The ABS graft copolymer of the present invention has a glass transition temperature (Tg) of at least 0 ° C. and an average particle diameter of up to 2000 kPa, after preparing a polymer for an inner layer, and then polymerizing a monomer in the polymer for the inner layer. Multi-layered rubber polymer containing an outer layer polymer having a maximum (Tg) of -20 ° C and an average particle diameter of 2500 to 5000 kPa, an average particle diameter of 2500 to 5000 kPa, a gel content of 60 to 95%, and an swelling index of 18 to 40 It is characterized in that it comprises a mixed rubber polymer mixed with a phosphorus large diameter rubber polymer. In addition, the ABS graft copolymer of the present invention is characterized by being prepared by grafting an aromatic vinyl compound and a vinyl cyan compound to the mixed rubber polymer.

ABS graft copolymer composition of the present invention can be prepared by the following method.

a) Manufacture of multi-layered rubber polymer

(Manufacture of polymer for inner layer)

The inner layer of this step represents the seed part normally expressed.
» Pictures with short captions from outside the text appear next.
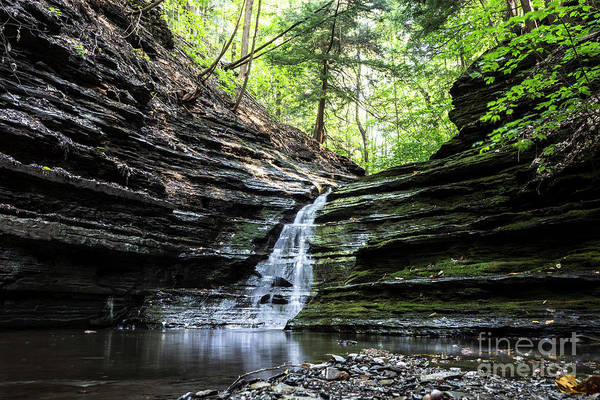 Wall Art - Photograph - Forest Waterfall by MGL Meiklejohn Graphics Licensing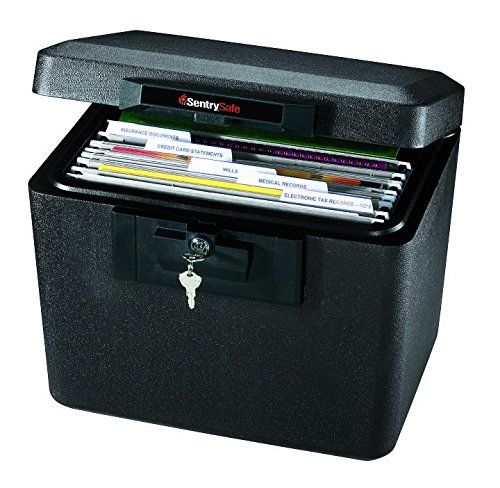 SentrySafe 1170 1/2 Hour Fireproof Security File.61 Cubic Feet, Dove Gray ()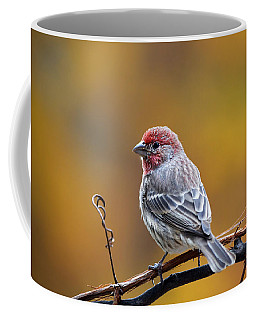 Fall Finch Coffee Mug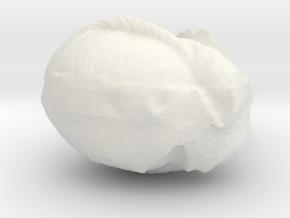 WLTest in White Natural Versatile Plastic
The inner layer is based on monomer parts by weight iii) 60 to 100 parts by weight of aromatic vinyl compound, ii) up to 40 parts by weight of vinyl cyan compound, iii) up to 20 parts by weight of conjugated diene compound, iii) 0.1 to 10 parts by weight of graft crosslinker. And (iii) 1 to 4 parts by weight of an emulsifier, iii) 0.1 to 3 parts by weight of a polymerization initiator, iii) a maximum of 2 parts by weight of an electrolyte, and iii) 150 to 200 parts by weight of ion-exchanged water.

The aromatic vinyl compound of (iii) is preferably included in an amount of 60 to 100 parts by weight based on the monomer. If the content is less than 60 parts by weight, there is a problem that the colorability is lowered.

The aromatic vinyl compound may be a styrene monomer derivative, and examples thereof include styrene, α-methylstyrene, ο-ethylstyrene, ρ-ethylstyrene, or vinyl toluene.

The vinylcyan compound of ii) is preferably included in a maximum of 40 parts by weight based on the monomer. If the content exceeds 40 parts by weight, there is a problem that the impact resistance is lowered.

As the vinyl cyan compound, acrylonitrile, methacrylonitrile, ethacrylonitrile or the like can be used.

It is preferable that the conjugated diene compound of iii) is included in a maximum of 20 parts by weight based on the monomer. If the content exceeds 20 parts by weight, there is a problem that the colorability is lowered.

As the conjugated diene compound, 1,3-butadiene, isoprene, chloroprene, pyrrylene, or comonomers thereof may be used.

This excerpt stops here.